**** Record list

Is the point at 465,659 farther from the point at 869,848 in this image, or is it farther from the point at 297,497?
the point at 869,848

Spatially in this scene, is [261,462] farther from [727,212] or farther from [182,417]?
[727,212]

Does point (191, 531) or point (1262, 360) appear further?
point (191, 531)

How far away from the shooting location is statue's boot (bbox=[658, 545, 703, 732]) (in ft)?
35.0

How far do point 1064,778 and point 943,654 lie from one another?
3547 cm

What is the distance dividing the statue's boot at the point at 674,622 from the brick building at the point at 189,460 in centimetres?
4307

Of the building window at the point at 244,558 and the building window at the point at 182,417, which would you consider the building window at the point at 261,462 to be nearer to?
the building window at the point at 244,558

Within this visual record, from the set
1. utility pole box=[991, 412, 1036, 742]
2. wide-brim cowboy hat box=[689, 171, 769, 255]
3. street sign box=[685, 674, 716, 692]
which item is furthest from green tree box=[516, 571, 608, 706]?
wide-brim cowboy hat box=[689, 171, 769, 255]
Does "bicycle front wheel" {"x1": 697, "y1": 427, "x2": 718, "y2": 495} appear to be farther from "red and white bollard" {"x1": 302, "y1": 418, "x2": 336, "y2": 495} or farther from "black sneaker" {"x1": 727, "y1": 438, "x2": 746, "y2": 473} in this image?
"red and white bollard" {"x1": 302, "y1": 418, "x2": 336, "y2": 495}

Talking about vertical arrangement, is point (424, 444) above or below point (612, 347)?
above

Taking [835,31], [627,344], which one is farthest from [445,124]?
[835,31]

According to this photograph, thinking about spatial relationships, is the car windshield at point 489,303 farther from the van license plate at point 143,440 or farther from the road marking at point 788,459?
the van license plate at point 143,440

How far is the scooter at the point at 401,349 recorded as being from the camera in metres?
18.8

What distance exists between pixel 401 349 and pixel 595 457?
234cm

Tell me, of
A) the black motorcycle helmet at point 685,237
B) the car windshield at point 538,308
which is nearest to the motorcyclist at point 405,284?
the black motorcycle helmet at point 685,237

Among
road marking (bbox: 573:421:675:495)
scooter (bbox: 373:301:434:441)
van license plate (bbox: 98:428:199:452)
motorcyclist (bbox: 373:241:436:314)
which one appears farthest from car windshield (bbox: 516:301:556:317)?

********

Short exercise: Rewrite all of the records above as a numbered list with one line per item, leaving out the blank lines.

Answer to this problem:
1. Is the point at 465,659 farther from the point at 869,848 in this image, or is it farther from the point at 297,497?
2. the point at 869,848
3. Spatially in this scene, is [261,462] farther from [727,212] or farther from [182,417]?
4. [727,212]
5. Does point (191, 531) or point (1262, 360) appear further?
6. point (191, 531)
7. How far away from the shooting location is statue's boot (bbox=[658, 545, 703, 732]) (in ft)?
8. 35.0
9. How far do point 1064,778 and point 943,654 lie from one another?
10. 3547 cm
11. What is the distance dividing the statue's boot at the point at 674,622 from the brick building at the point at 189,460 in centimetres?
12. 4307
13. Of the building window at the point at 244,558 and the building window at the point at 182,417, which would you consider the building window at the point at 261,462 to be nearer to?
14. the building window at the point at 244,558
15. Within this visual record, from the set
16. 1. utility pole box=[991, 412, 1036, 742]
17. 2. wide-brim cowboy hat box=[689, 171, 769, 255]
18. 3. street sign box=[685, 674, 716, 692]
19. which item is furthest from green tree box=[516, 571, 608, 706]?
20. wide-brim cowboy hat box=[689, 171, 769, 255]
21. Does "bicycle front wheel" {"x1": 697, "y1": 427, "x2": 718, "y2": 495} appear to be farther from "red and white bollard" {"x1": 302, "y1": 418, "x2": 336, "y2": 495} or farther from "black sneaker" {"x1": 727, "y1": 438, "x2": 746, "y2": 473} in this image?
22. "red and white bollard" {"x1": 302, "y1": 418, "x2": 336, "y2": 495}
23. Talking about vertical arrangement, is point (424, 444) above or below point (612, 347)?
24. above
25. Taking [835,31], [627,344], which one is farthest from [445,124]?
26. [835,31]
27. According to this photograph, thinking about spatial relationships, is the car windshield at point 489,303 farther from the van license plate at point 143,440 or farther from the road marking at point 788,459?
28. the van license plate at point 143,440
29. How far is the scooter at the point at 401,349 recorded as being from the camera in metres?
30. 18.8
31. What distance exists between pixel 401 349 and pixel 595 457?
32. 234cm
33. Tell me, of
34. A) the black motorcycle helmet at point 685,237
35. B) the car windshield at point 538,308
36. which is nearest to the motorcyclist at point 405,284?
37. the black motorcycle helmet at point 685,237
38. Among
39. road marking (bbox: 573:421:675:495)
40. scooter (bbox: 373:301:434:441)
41. van license plate (bbox: 98:428:199:452)
42. motorcyclist (bbox: 373:241:436:314)
43. which one appears farthest from car windshield (bbox: 516:301:556:317)?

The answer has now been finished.